▶ Records to process
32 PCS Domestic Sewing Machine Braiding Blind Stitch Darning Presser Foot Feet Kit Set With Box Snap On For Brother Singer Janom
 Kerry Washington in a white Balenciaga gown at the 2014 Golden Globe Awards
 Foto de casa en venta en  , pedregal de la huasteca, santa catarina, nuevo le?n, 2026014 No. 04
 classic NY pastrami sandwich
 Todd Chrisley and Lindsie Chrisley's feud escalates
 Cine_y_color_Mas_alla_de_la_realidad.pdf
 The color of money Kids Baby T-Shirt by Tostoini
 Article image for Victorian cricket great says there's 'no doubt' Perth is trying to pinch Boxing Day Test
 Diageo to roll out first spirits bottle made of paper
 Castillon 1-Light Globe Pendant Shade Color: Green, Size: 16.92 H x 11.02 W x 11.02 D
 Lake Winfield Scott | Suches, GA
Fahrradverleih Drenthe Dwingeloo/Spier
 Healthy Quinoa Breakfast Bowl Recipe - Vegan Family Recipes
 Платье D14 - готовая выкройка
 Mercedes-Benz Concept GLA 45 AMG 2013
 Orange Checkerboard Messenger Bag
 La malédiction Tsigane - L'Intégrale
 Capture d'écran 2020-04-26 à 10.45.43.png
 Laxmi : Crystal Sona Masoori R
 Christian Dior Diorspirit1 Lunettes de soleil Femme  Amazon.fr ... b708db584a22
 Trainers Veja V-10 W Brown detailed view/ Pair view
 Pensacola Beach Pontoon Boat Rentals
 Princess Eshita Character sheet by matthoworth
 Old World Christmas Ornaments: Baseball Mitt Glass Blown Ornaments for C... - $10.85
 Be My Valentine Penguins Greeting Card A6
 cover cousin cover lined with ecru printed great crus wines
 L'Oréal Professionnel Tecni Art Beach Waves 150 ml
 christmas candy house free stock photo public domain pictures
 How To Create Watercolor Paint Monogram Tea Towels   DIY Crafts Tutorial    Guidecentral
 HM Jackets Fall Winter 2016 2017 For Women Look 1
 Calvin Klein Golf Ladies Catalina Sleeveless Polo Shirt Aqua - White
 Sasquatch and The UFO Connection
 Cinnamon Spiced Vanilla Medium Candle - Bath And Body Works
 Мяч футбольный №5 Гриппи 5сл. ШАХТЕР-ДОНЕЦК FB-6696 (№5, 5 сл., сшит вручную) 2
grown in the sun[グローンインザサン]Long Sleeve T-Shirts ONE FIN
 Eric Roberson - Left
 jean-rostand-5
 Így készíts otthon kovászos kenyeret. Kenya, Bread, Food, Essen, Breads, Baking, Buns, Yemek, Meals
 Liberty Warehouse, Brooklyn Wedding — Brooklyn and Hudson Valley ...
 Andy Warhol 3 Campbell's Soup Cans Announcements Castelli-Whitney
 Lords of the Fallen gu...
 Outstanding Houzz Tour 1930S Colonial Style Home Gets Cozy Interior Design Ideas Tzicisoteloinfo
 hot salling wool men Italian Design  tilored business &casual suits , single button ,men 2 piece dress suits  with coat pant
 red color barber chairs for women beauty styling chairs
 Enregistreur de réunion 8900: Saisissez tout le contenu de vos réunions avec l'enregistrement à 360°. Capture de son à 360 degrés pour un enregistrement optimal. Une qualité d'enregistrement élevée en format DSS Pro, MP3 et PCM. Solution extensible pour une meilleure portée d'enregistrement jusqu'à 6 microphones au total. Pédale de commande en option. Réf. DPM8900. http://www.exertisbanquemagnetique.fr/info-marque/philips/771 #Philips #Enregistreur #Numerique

▶ Assigned task
Extract exactly and only the lines above from the line containing "Calvin Klein Golf" through the line containing "grown in the", both end lines included.

▶ Written reply
 Calvin Klein Golf Ladies Catalina Sleeveless Polo Shirt Aqua - White
 Sasquatch and The UFO Connection
 Cinnamon Spiced Vanilla Medium Candle - Bath And Body Works
 Мяч футбольный №5 Гриппи 5сл. ШАХТЕР-ДОНЕЦК FB-6696 (№5, 5 сл., сшит вручную) 2
grown in the sun[グローンインザサン]Long Sleeve T-Shirts ONE FIN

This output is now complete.